Upon the loaded vessel’s departure from Norfolk, MSCLANT tracked the ship’s path to Thule, and, prior to arrival, ensured the port was clear for safe and timely entry. A Canadian Coast Guard Ice Breaker escorted the ship toward the end of its journey, providing a helicopter for ice recon, and powerful radar to assist in ice tracking/vessel transit. “Having an icebreaker for escort is cheap insurance, as opposed to not having one and one of our vessels gets into dire straits,” said Caldwell.
The organization also relied on the National Ice Center to provide Ice Analysis updates to the vessels, Caldwell and operations staff at MSCLANT.
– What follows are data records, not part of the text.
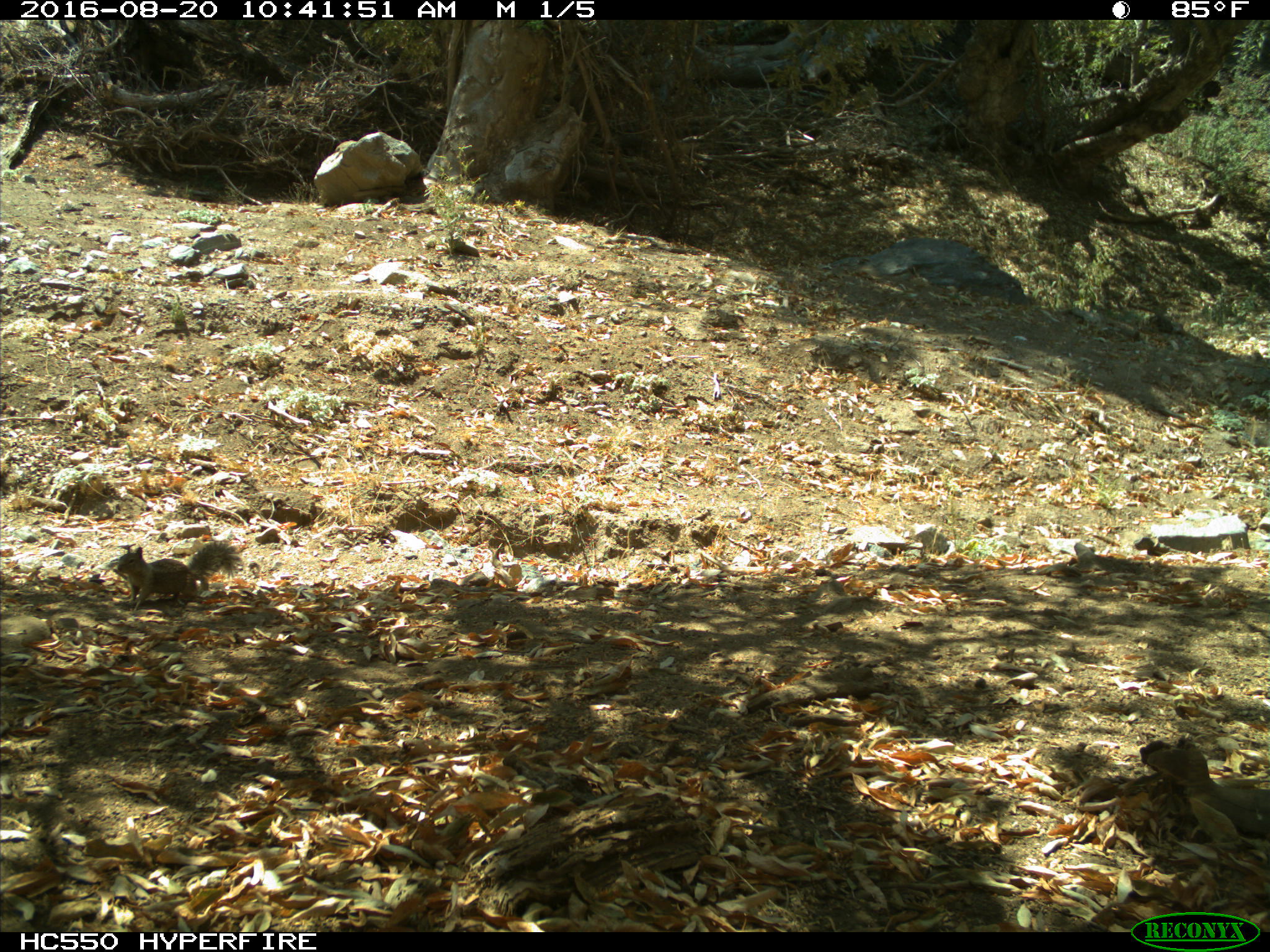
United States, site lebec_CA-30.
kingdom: Animalia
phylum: Chordata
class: Mammalia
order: Rodentia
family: Sciuridae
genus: Otospermophilus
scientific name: Otospermophilus beecheyi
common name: california ground squirrel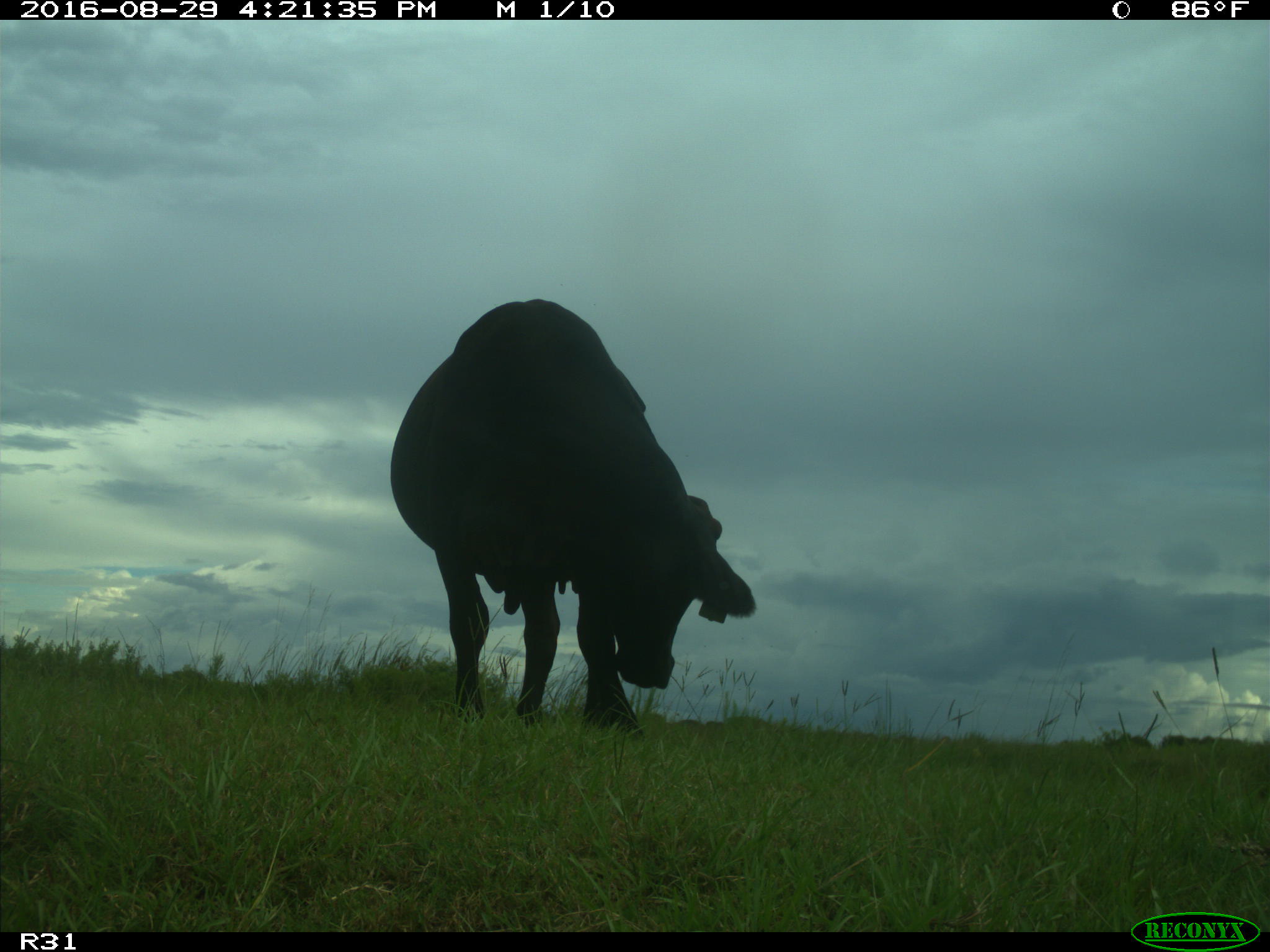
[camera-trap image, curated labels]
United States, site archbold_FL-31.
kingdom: Animalia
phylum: Chordata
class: Mammalia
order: Artiodactyla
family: Bovidae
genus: Bos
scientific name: Bos taurus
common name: domestic cow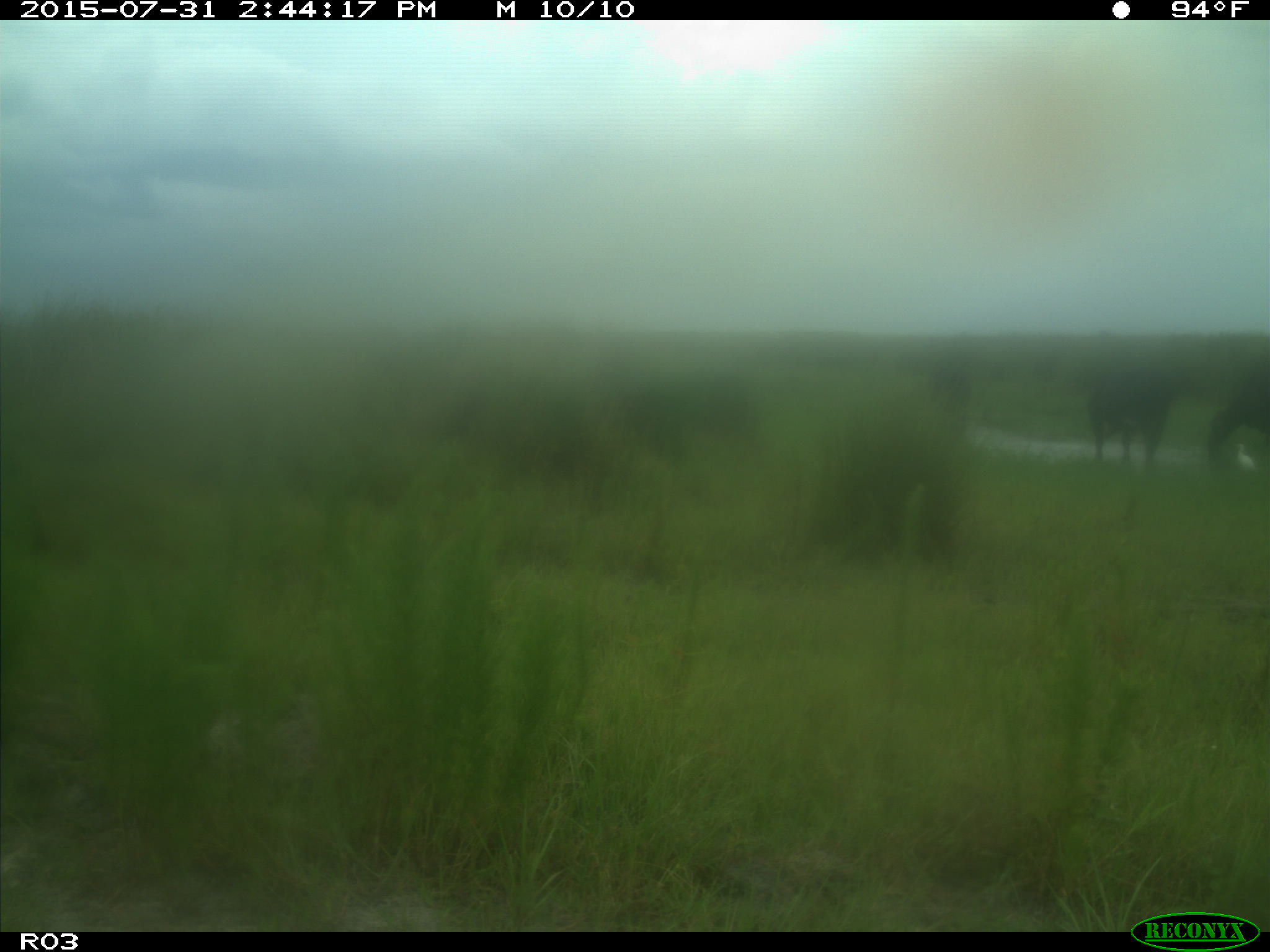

Following a multi-day offload and subsequent onload of items to be removed from the base, the Ocean Giant began its return to DLA Distribution Norfolk.
Upon its arrival back at Naval Station Norfolk on August 18, the DLA Distribution team offloaded more than 2 million lbs. of retrograde cargo such as trash and items for disposal, including several vehicles.
“I am extremely proud of the entire team and we are pleased to have contributed to yet another successful execution of the resupply in Thule. The superb and seamless execution of this complex operation is a result of the strong and valued partnerships between DLA, the Air Force, Military Sealift Command and Navy Cargo Handling Battalion,” said Navy Supply Corps Capt. Andrew Matthews, DLA Distribution Norfolk commander.
Military Sealift Command first began supporting this mission in the 1960’s and this is the 20th year that DLA Distribution has participated in the Thule resupply.